The jumble of brain evolution

Sunday, January 7, 2007

The setting-University of Chicago. The players-Bruce Lahn and Chung-I Wu, both researchers on brain evolution. The issue-whether the brain genes are evolving at a faster rate in humans than other genes, and also than the same brain genes in other primate and rodent lineages. And both coming up with exactly the opposite results!!!
This has got the potential to be one of the most interesting debates in Biology!

It all started in 2004 with Bruce Lahn (the person in the photu), who right from birth wanted to work on the human brain, published a paper in Cell that had come to the above conclusions. No wonder the news gripped the scientific community by storm. Nonetheless, the Lahn group identified a few genes which had a very high rate of adaptive evolution, and set to work upon it later. They further published back to back papers in 2005 in Science which said that particular haplotypes of two genes- ASPM and microcephalin-which have evolved out quite recently have spread in the human population all around the world due to selective (or adaptive) evolution. What selection pressure, obviously, they couldnt say.

These papers probably blasted the patience off of quite a few researchers, for immediately in 2006, there was a simulation that quite bluntly said Bruce was wrong. The authors said that the spread of these haplotypes could be very well explained by an Out-Of-Africa expansion of human population. Quite logical in saying so. (I had also thought of the same, then ;) ) But Bruce followed up the letter saying

"...The demographic models they adopt, however, strongly contradict a decade of empirical research on human demographic history and do not account for the critical features of the data on which our argument for selection was based...."

with no further counter-arguments or evidences. That was the end of it.

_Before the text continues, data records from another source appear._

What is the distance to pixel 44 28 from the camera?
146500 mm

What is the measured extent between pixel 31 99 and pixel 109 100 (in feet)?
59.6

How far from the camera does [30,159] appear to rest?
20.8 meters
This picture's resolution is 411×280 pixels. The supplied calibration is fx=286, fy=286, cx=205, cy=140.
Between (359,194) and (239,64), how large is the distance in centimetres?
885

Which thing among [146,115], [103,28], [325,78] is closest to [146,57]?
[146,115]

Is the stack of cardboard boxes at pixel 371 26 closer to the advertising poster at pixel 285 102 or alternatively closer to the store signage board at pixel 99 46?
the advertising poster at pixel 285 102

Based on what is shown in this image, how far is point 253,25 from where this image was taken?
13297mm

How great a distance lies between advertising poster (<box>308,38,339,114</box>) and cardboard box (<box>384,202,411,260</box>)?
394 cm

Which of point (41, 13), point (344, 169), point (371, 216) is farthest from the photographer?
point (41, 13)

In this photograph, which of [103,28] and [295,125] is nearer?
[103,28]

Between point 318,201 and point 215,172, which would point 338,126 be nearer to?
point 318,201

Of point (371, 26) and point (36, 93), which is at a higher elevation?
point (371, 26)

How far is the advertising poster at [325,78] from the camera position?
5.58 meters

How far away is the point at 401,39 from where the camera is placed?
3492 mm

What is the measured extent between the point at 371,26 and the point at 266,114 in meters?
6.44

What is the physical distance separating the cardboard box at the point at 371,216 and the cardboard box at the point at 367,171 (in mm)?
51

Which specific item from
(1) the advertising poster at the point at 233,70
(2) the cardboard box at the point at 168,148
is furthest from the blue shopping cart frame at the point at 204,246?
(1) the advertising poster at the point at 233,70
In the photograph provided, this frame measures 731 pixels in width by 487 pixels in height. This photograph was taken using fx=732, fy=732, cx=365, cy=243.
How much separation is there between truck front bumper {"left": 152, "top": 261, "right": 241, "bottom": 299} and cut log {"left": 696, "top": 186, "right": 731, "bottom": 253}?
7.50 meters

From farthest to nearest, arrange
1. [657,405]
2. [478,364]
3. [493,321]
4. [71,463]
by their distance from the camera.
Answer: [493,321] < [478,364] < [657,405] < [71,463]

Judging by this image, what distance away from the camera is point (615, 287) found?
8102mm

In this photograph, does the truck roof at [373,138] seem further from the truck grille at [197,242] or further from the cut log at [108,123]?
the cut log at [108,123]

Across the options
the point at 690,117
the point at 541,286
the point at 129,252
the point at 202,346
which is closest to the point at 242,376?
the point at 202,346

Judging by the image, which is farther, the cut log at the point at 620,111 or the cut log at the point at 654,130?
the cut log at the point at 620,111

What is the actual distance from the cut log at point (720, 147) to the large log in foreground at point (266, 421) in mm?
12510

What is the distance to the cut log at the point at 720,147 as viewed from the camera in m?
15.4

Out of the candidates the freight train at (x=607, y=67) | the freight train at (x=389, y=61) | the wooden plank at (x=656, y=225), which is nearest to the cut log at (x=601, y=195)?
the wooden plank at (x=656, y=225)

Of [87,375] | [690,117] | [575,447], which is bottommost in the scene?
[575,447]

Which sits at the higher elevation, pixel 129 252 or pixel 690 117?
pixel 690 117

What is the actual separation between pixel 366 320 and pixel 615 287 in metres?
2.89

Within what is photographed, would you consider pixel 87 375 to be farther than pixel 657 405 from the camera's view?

Now, Dr. Chung-I Wu from the same place as Bruce - UChicago - has come up with a PLoS paper in December 2006 that again quite bluntly goes to proclaim BRUCE WAS WRONG! He says this more bluntly than the earlier challengers.

Dr. Wu has taken a larger dataset and tried to beat Bruce at his own game. While the 2004 paper had considered only house-keeping genes as the reference genes for quantifying evolution, these guys took a whopping 12,000 + genes for their study. Instead of comparing with house-keeping genes, they compare the brain genes with the entire genome. Their conclusions are:
1) Brain-expressed genes are evolving at a lower rate than the rest of the genome
2) Even Brain-specific genes are evolving at a lower rate than the brain-expressed genes
3) Although primate genes are faster-evolving than rodent-genes this observation could be flawed as the evolutionary distance is quite large.

Now there have been no comments on this paper till now, and believe me, I am keeping a watch. However, I feel there is one primary difference between the two studies that needs more explanation. Th2 2004 paper considers ony house-keeping genes while this paper considers all genes, regardless of their nature. The problem is, it has been reported that tissue-specific genes in mammalian genomes have evolved faster than the housekeeping genes (again from Uchicago). Thats obvious. Someone else has reported that reproductive genes are evolving at a high rate. In such a scenario, considering all genes - regardless of whether they are tissue-specific or not specific - might bias the overall rate of evolution of the genome-wide set. If towards the higher side, the brain genes would anyways look puny!

On the other hand, Bruce gives a logical reason for considering 95 or so house-keeping genes only:

"...Given that housekeeping genes perform basic cellular functions that are likely conserved across different species, they should have evolved predominantly under constraint (and experiencing little positive selection). If housekeeping genes also show higher Ka/Ks in primates, then it would cast doubt on the interpretation that the elevated Ka/Ks of nervous system genes in primates is the consequence of positive selection......."


Whatever the reason, I am waiting for Bruce's formal reply to this one, if at all he wants to get public about it. Or he might just settle the matter in his Department itself??